== Stored data ==
┏━━
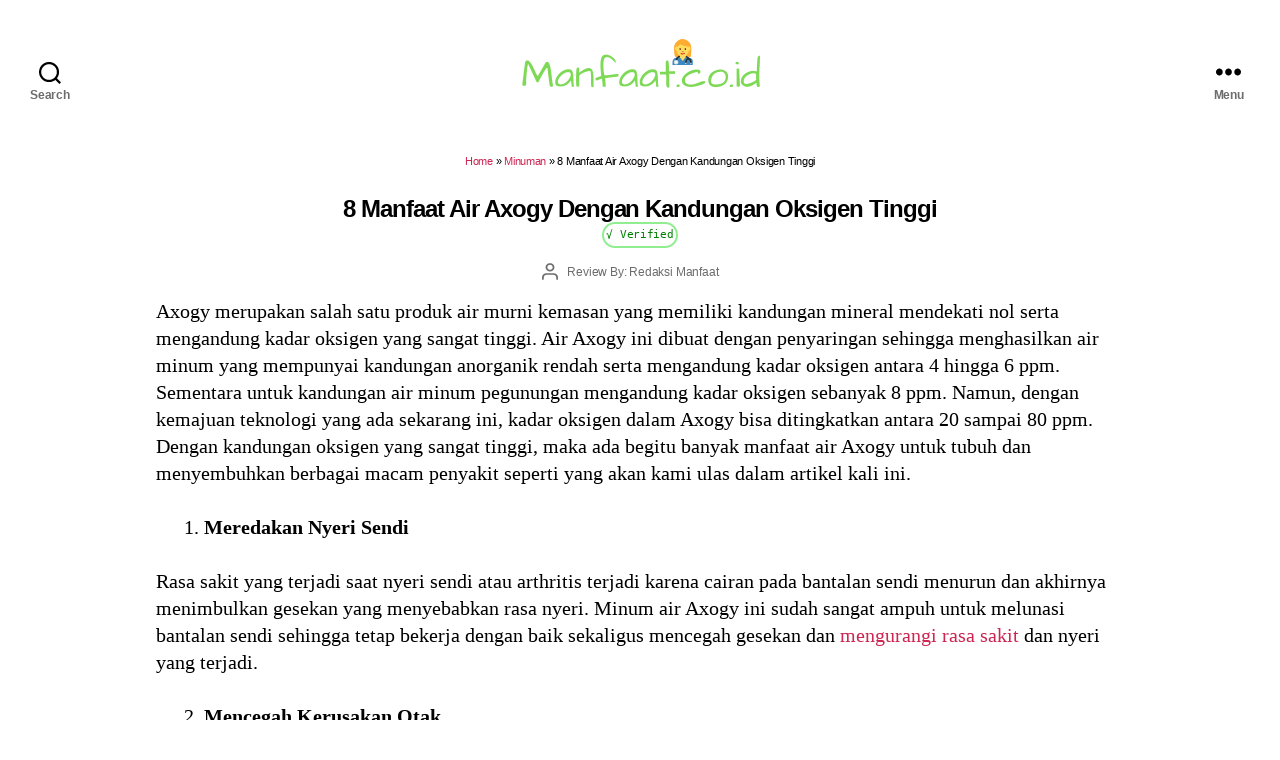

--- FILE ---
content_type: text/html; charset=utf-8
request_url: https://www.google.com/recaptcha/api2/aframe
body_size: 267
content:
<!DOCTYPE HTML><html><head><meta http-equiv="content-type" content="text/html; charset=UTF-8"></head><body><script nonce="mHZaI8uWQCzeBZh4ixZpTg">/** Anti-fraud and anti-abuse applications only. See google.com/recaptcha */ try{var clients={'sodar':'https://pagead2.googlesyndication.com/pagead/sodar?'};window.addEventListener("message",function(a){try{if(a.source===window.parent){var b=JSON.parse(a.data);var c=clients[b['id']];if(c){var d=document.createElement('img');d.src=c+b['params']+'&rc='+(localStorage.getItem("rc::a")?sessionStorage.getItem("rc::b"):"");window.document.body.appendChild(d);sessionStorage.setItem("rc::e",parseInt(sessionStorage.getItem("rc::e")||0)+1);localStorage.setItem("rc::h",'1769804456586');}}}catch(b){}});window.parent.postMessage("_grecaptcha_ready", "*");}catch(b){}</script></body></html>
┗━━
== EXERCISE OBJECTIVE ==
When you transcribe these entries, keep every word exact and drop the pictures.

== OUTPUT FOR THIS EXERCISE ==
--- FILE ---
content_type: text/html; charset=utf-8
request_url: https://www.google.com/recaptcha/api2/aframe
body_size: 267
content:
<!DOCTYPE HTML><html><head><meta http-equiv="content-type" content="text/html; charset=UTF-8"></head><body><script nonce="mHZaI8uWQCzeBZh4ixZpTg">/** Anti-fraud and anti-abuse applications only. See google.com/recaptcha */ try{var clients={'sodar':'https://pagead2.googlesyndication.com/pagead/sodar?'};window.addEventListener("message",function(a){try{if(a.source===window.parent){var b=JSON.parse(a.data);var c=clients[b['id']];if(c){var d=document.createElement('img');d.src=c+b['params']+'&rc='+(localStorage.getItem("rc::a")?sessionStorage.getItem("rc::b"):"");window.document.body.appendChild(d);sessionStorage.setItem("rc::e",parseInt(sessionStorage.getItem("rc::e")||0)+1);localStorage.setItem("rc::h",'1769804456586');}}}catch(b){}});window.parent.postMessage("_grecaptcha_ready", "*");}catch(b){}</script></body></html>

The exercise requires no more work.